# [Passage for review]
Re: [patch 6/7 v2] MD: raid5 trim support

linux-raid.vger.kernel.org archive mirror
 help / color / mirror / Atom feed

From: Shaohua Li <shli@kernel.org>
To: NeilBrown <neilb@suse.de>
Cc: Shaohua Li <shli@fusionio.com>,
	linux-raid@vger.kernel.org, axboe@kernel.dk
Subject: Re: [patch 6/7 v2] MD: raid5 trim support
Date: Mon, 13 Aug 2012 13:43:47 +0800	[thread overview]
Message-ID: <20120813054347.GA20261@kernel.org> (raw)
In-Reply-To: <20120813135831.284d721d@notabene.brown>

On Mon, Aug 13, 2012 at 01:58:31PM +1000, NeilBrown wrote:
> On Mon, 13 Aug 2012 10:04:54 +0800 Shaohua Li <shli@kernel.org> wrote:
> 
> > On Mon, Aug 13, 2012 at 11:50:51AM +1000, NeilBrown wrote:
> > > On Fri, 10 Aug 2012 10:51:19 +0800 Shaohua Li <shli@fusionio.com> wrote:
> > > 
> > > > @@ -4094,6 +4159,19 @@ static void make_request(struct mddev *m
> > > >  	bi->bi_next = NULL;
> > > >  	bi->bi_phys_segments = 1;	/* over-loaded to count active stripes */
> > > >  
> > > > +	/* block layer doesn't correctly do alignment even we set correct alignment */
> > > > +	if (unlikely(bi->bi_rw & REQ_DISCARD)) {
> > > > +		int stripe_sectors = conf->chunk_sectors *
> > > > +			(conf->raid_disks - conf->max_degraded);
> > > 
> > > This isn't right when an array is being reshaped.
> > > I suspect that during a reshape we should only attempt DISCARD on the part of
> > > the array which has already been reshaped.  On the other section we can
> > > either fail the discard (is that a good idea?) or write zeros.
> > 
> > I had a check in below for-loop for reshape, is it enough? If not, I'd like
> > just ignore discard request for reshape. We force discard_zero_data to be 0, so
> > should be ok.
> 
> Yes, you are right - that is sufficient.  I hadn't read it properly.
> 
> > 
> > I'll fix other two issues. Will repost the raid5 discard patches later.

Here is the updated version. Last patch can still be applied cleanly.


Subject: MD: raid5 trim support

Discard for raid4/5/6 has limitation. If discard request size is small, we do
discard for one disk, but we need calculate parity and write parity disk.  To
correctly calculate parity, zero_after_discard must be guaranteed. Even it's
true, we need do discard for one disk but write another disks, which makes the
parity disks wear out fast. This doesn't make sense. So an efficient discard
for raid4/5/6 should discard all data disks and parity disks, which requires
the write pattern to be (A, A+chunk_size, A+chunk_size*2...). If A's size is
smaller than chunk_size, such pattern is almost impossible in practice. So in
this patch, I only handle the case that A's size equals to chunk_size. That is
discard request should be aligned to stripe size and its size is multiple of
stripe size.

# [Provided information]
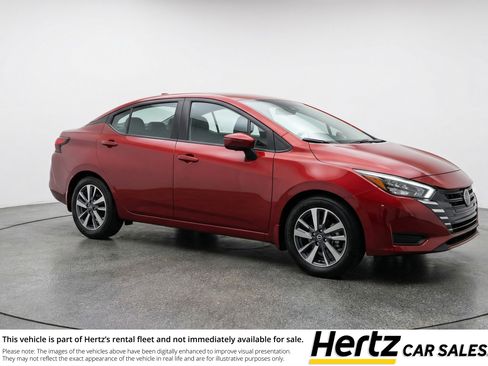 Used 2025 Nissan Versa SV FWD image 1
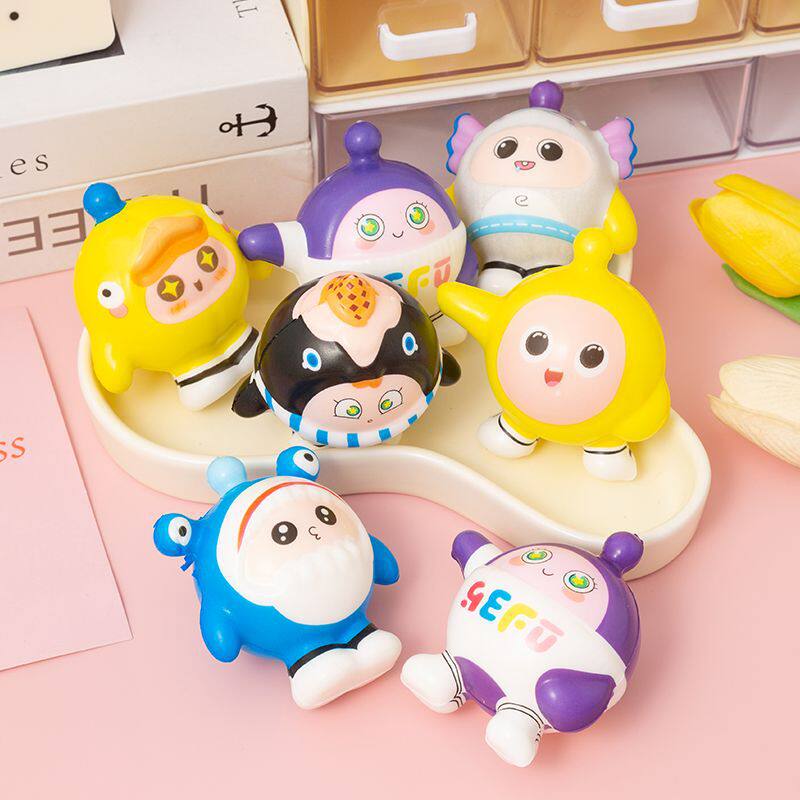 蛋仔派对捏捏乐儿童减压发泄玩具公仔慢回弹学生奖励礼物生日礼品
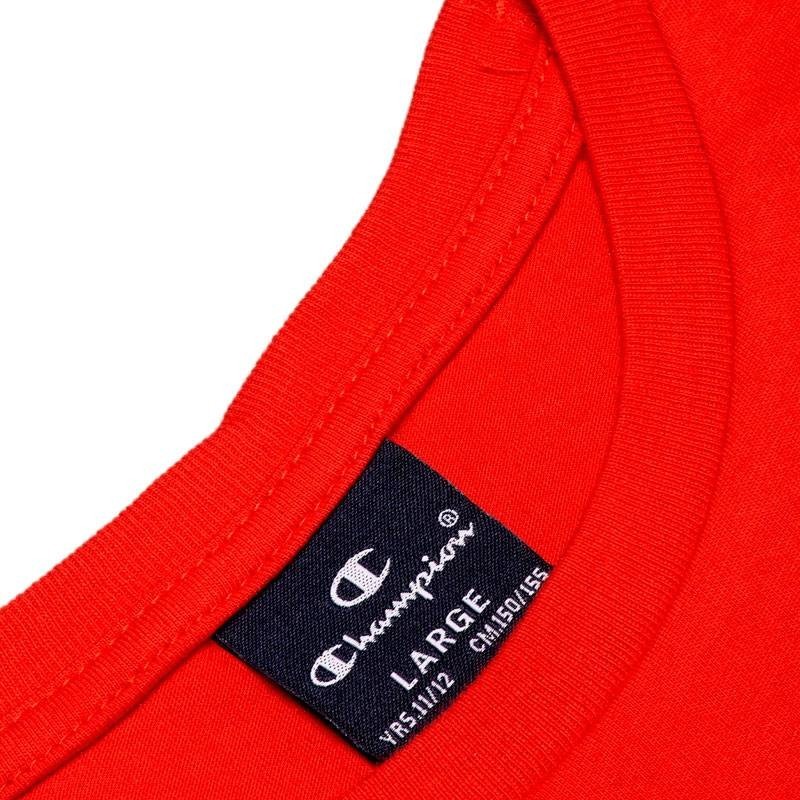 CHAMPION CAMISETA AMERICAN ROJO JUNIOR 2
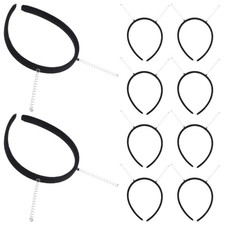 10 Pcs Martian Antenna Headband Space Theme Alien Costume Accessory Accessories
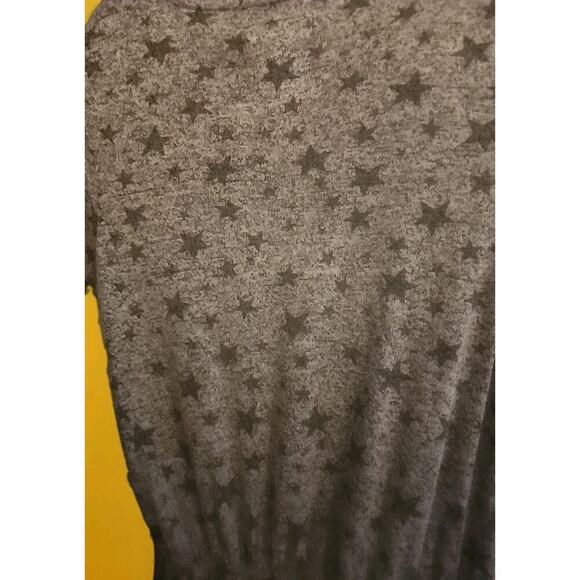 New Cosmic Blue Love Grey Starry Dress Small New Nwt A125 Excellent Stretch - Picture 5 of 6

# [Work request 1]
Translate this sentence from the raid5 trim support thread into Spanish: "To correctly calculate parity, zero_after_discard must be guaranteed."
# [Work request 2]
Pick up the raid5 trim patch description above, carrying it on from its last sentence.

# [Expected answer 1]
Para calcular correctamente la paridad, se debe garantizar zero_after_discard.

# [Expected answer 2]
Since we can only handle request with specific alignment and size (or part of
the request fitting stripes), we can't guarantee zero_after_discard even
zero_after_discard is true in low level drives.

The block layer doesn't send down correctly aligned requests even correct
discard alignment is set, so I must filter out.

For raid4/5/6 parity calculation, if data is 0, parity is 0. So if
zero_after_discard is true for all disks, data is consistent after discard.
Otherwise, data might be lost. Let's consider a scenario: discard a stripe,
write data to one disk and write parity disk. The stripe could be still
inconsistent till then depending on using data from other data disks or parity
disks to calculate new parity. If the disk is broken, we can't restore it. So
in this patch, we only enable discard support if all disks have
zero_after_discard.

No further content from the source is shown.